Testing the solution - Disaster Recovery for AWS IoT

Testing the solution

Use the following steps to test the solution after the CloudFormation stacks have been launched.

Device replication

  • Create a device in the primary Region.

  • Verify that the device has been created with certificate and policy attached in the secondary Region. You can use the AWS CLI, AWS management console or the tool.

  • Send and receive messages in both Regions to verify that the device works correctly in either Region. You can use a publish/subscribe of your choice by using the iot-dr-pubsub.py tool.

Device shadow replication

Test device shadow replication with the iot-dr-shadow-cmp.py tool provided or use your own method.

Sample walkthrough

This sample walkthrough used the tools provided by the solution. Multiple variables are used from the file toolsrc in the tools folder.

Copy the tools from your S3 bucket in the primary Region to your environment. You can find the S3 URL for tools in the Outputs section of the main stack under ToolsS3Url.
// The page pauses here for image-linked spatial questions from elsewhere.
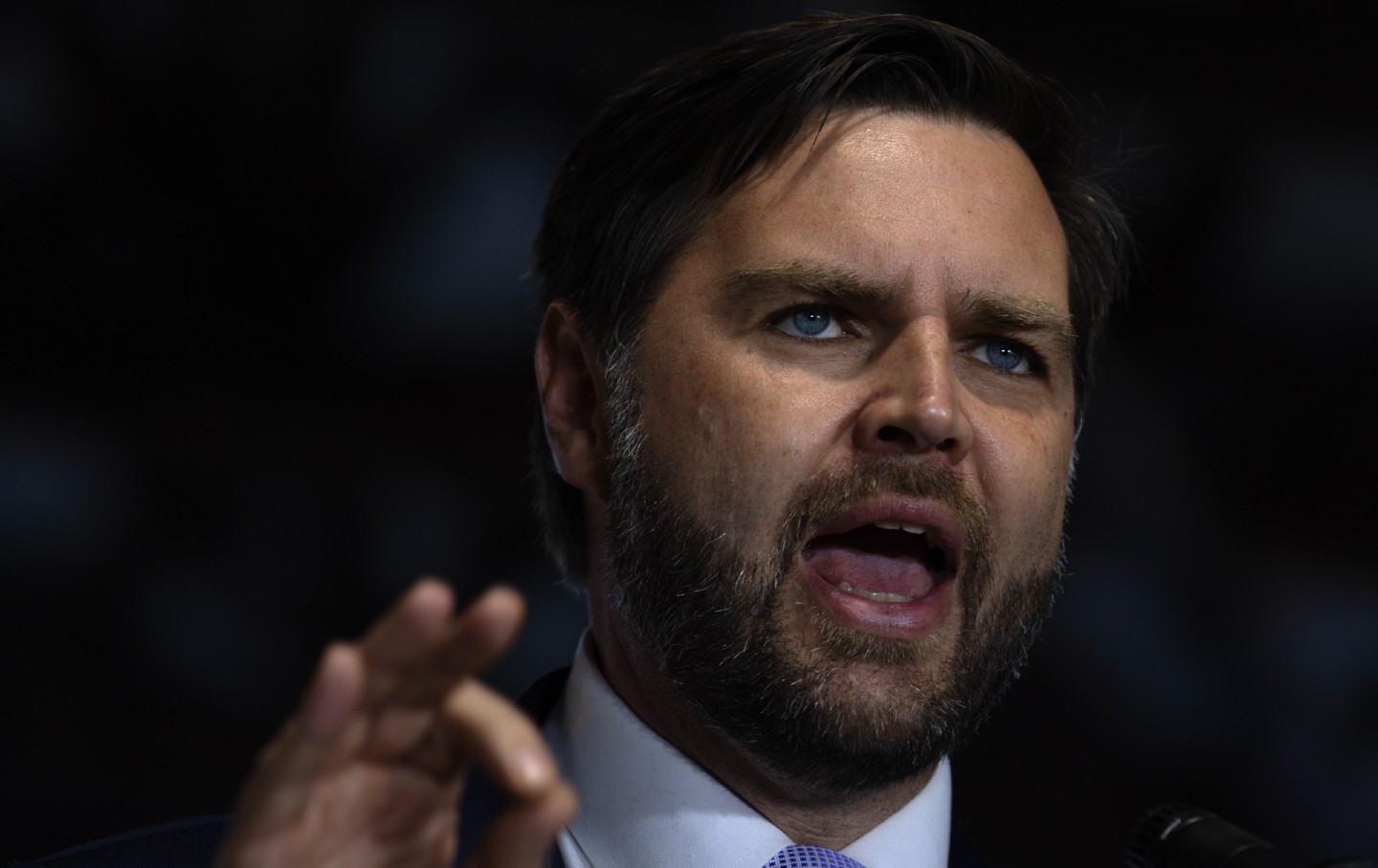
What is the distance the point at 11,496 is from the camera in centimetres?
149

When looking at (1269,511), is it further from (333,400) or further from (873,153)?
(333,400)

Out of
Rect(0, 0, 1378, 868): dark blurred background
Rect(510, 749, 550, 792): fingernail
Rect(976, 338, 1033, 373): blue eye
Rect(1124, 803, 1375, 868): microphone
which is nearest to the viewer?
Rect(510, 749, 550, 792): fingernail

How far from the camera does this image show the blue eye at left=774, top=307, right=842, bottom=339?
1.23m

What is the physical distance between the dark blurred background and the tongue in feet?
1.77

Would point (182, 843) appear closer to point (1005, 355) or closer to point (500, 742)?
point (500, 742)

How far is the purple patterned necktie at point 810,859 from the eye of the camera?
3.78 ft

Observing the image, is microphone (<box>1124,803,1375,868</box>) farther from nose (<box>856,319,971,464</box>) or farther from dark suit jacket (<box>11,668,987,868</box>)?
dark suit jacket (<box>11,668,987,868</box>)

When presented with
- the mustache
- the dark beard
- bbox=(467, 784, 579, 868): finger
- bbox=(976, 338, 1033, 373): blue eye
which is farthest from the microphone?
bbox=(467, 784, 579, 868): finger

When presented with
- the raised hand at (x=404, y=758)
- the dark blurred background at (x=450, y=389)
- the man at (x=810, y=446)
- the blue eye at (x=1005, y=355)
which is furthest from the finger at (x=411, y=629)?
the dark blurred background at (x=450, y=389)

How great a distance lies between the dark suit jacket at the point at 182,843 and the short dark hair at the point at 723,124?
1.16ft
# Get the tools mkdir tools cd tools aws s3 sync ToolsS3Url # make scripts executable chmod +x *.sh chmod +x *.py # get the Amazon Root CA curl https://www.amazontrust.com/repository/AmazonRootCA1.pem -o root.ca.pem # Source the environment variables . toolsrc # assign the thing name to be used to a shell variable THING_NAME=dr-walkthrough # create the device in the primary region AWS_DEFAULT_REGION=$PRIMARY_REGION ./create-device.sh $THING_NAME # list the device in primary and secondary region AWS_DEFAULT_REGION=$PRIMARY_REGION ./list-thing.py $THING_NAME AWS_DEFAULT_REGION=$SECONDARY_REGION ./list-thing.py $THING_NAME # pub/sub in primary region ./iot-dr-pubsub.py --endpoint $IOT_ENDPOINT_PRIMARY --cert $THING_NAME.certificate.pem --key $THING_NAME.private.key --root-ca root.ca.pem --client-id $THING_NAME --topic dr/$THING_NAME --count 2 --interval 1 # pub/sub in secondary region ./iot-dr-pubsub.py --endpoint $IOT_ENDPOINT_SECONDARY --cert $THING_NAME.certificate.pem --key $THING_NAME.private.key --root-ca root.ca.pem --client-id $THING_NAME --topic dr/$THING_NAME --count 2 --interval 1

You can also use the MQTT test client in the AWS IoT Core console in the primary and secondary Regions to verify message arrival. Subscribe to dr/$THING_NAME in each Region. Replace $THING_NAME with the name of your device.

Shadow replication tool

You can use the iot-dr-shadow-com.py tool to test if device shadows are replicated from the primary to the secondary Region. Replicating a shadow from one Region to the other can take up to approximate 10 seconds. The tool tries to look up the shadow in the secondary Region immediately after it has been created in the primary Region. This attempt fails if the shadow has not been replicated yet. The tool has retry logic implemented and will try to get the shadow again between two to 10 seconds depending on the amount of retry attempts. You might see messages that include retry information, such as the following example:

compare_shadow: n: 2 thing_name: 69a14446-dc16-4f29-9db7-1e46875b5c02: no shadow payload, retrying in 4 secs.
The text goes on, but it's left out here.